There is nothing will grieve the Holy Spirit, nor cause him to depart, sooner than the giving of the right hand of fellowship to dead professors that rest in the letter, and know nothing of the exceeding sinfulness of sin, nor of his holiness, but are hardened in a presumptuous confidence. You and I know by the grace of God that the true evidence of a child of God is to fear always, and to tremble at his word; for the Lord declares it is to such he will look: and you and I know that one look from the Lord Jesus Christ is worth more than ten thousand worlds, and assures our hearts of God's everlasting love to us in Christ Jesus.

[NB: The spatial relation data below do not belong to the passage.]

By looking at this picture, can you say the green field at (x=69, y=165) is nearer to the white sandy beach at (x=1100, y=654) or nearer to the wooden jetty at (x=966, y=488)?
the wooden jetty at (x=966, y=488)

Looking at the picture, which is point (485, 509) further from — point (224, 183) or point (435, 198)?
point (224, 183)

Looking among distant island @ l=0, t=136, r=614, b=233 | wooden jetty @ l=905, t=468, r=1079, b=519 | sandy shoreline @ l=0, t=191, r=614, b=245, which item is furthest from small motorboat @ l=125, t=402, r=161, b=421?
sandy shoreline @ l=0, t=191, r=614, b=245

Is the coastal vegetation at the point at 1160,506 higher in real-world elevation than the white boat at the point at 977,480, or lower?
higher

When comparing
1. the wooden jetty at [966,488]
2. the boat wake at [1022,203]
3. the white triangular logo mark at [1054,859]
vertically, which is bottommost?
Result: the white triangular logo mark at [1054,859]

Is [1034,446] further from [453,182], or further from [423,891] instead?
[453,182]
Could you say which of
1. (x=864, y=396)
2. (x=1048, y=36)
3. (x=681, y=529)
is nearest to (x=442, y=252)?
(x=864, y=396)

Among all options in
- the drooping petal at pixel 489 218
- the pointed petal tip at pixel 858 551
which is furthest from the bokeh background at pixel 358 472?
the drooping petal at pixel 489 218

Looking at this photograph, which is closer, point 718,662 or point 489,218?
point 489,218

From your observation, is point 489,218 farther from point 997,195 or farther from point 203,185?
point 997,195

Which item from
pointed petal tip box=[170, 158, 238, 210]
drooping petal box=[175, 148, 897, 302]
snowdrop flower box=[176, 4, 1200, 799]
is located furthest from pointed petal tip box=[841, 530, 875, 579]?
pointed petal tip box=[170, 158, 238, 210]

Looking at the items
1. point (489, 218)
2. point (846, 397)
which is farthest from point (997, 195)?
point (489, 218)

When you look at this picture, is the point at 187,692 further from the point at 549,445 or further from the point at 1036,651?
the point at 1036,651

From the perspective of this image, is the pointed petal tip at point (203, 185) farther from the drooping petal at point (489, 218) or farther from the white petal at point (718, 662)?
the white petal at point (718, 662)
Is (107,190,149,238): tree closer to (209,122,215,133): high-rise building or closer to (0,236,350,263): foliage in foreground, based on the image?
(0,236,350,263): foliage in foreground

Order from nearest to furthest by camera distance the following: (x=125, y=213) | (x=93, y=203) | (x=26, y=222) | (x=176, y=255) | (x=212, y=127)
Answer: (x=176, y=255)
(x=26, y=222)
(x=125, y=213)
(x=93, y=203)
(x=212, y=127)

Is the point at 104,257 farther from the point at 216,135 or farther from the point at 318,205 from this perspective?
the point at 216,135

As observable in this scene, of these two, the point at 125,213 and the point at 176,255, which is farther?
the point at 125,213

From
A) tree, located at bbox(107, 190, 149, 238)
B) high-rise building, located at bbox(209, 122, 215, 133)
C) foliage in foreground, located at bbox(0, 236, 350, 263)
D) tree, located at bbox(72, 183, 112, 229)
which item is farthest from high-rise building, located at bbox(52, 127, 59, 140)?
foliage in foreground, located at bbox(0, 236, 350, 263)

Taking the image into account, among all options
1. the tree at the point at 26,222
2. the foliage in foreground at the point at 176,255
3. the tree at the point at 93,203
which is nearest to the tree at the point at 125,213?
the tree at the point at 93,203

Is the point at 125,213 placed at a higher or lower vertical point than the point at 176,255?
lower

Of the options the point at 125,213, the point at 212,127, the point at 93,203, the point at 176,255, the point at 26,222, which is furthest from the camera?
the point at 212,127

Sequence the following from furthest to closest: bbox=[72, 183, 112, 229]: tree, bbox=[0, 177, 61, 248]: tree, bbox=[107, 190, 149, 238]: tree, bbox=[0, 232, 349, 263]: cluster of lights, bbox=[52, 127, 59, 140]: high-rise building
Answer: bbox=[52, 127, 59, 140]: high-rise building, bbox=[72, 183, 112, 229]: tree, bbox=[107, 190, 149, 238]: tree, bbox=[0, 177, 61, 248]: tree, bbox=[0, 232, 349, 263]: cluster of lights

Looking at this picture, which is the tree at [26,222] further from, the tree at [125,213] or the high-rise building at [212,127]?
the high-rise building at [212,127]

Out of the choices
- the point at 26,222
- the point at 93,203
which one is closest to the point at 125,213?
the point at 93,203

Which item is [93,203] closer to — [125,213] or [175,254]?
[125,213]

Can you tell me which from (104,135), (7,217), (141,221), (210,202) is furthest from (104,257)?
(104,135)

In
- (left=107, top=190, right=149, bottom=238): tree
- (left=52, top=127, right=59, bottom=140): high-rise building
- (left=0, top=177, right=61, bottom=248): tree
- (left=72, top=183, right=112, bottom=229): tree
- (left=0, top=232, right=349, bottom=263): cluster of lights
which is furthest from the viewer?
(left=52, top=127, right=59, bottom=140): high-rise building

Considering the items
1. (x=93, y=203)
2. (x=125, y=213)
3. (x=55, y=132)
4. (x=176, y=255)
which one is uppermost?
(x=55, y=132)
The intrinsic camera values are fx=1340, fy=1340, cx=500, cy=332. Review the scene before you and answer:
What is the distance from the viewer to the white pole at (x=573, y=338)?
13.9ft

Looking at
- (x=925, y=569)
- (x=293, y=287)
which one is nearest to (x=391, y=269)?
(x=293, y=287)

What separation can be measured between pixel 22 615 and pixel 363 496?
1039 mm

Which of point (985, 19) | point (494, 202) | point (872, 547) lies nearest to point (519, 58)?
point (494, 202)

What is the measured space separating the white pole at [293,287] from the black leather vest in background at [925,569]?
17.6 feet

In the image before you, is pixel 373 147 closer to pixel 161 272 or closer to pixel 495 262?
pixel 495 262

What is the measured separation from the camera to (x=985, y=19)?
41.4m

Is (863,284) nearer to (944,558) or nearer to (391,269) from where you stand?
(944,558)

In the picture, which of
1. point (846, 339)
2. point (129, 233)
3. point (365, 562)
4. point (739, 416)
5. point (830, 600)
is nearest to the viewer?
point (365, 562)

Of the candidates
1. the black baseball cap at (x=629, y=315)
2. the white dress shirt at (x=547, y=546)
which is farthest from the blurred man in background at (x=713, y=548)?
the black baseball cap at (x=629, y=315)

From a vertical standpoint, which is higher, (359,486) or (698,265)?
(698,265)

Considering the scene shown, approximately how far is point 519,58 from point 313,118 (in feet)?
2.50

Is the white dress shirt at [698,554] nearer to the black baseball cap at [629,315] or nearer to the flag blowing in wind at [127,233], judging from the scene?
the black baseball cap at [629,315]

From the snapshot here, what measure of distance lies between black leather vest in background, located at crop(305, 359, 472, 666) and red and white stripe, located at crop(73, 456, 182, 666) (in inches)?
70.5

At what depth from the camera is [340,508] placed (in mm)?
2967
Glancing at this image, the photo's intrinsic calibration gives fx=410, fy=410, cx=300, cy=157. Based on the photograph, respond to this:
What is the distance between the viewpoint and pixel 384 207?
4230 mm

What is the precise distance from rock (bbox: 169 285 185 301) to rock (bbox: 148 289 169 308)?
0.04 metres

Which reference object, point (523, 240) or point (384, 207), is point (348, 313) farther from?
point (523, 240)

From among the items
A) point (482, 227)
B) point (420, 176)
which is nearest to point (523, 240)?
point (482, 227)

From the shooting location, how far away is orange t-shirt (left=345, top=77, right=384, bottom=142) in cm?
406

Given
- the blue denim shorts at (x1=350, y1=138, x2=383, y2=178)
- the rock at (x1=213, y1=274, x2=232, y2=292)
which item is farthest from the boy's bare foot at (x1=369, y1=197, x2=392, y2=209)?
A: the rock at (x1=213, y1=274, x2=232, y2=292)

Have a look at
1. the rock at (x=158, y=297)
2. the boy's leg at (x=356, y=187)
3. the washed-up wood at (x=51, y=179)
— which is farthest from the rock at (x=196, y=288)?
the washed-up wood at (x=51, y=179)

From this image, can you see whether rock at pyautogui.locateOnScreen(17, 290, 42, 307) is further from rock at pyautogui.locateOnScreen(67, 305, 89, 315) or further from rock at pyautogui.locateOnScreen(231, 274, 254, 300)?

Search daily for this Friend, as you would for hid treasures, and you will surely find him from time to time. His presence will compensate for all your bodily pain, family troubles, and worldly anxieties; and while it lasts you will be able to see all things in their right aspect, and that he can do you no wrong. Stick close to him; pursue him in his word; do not mind any of his disciples crying, "Send her away, for she crieth after us." Give him no rest; pray without ceasing; and you will find that he will say what he said to the poor woman of old - "Be it unto thee even as thou wilt;" and I am sure that under this influence you will leave all to his management, with all the heart, mind, and strength. Can your poor husband understand these things? If he can, tell him from me to seek the Lord incessantly.
From your affectionate friend in the Lord, J. B.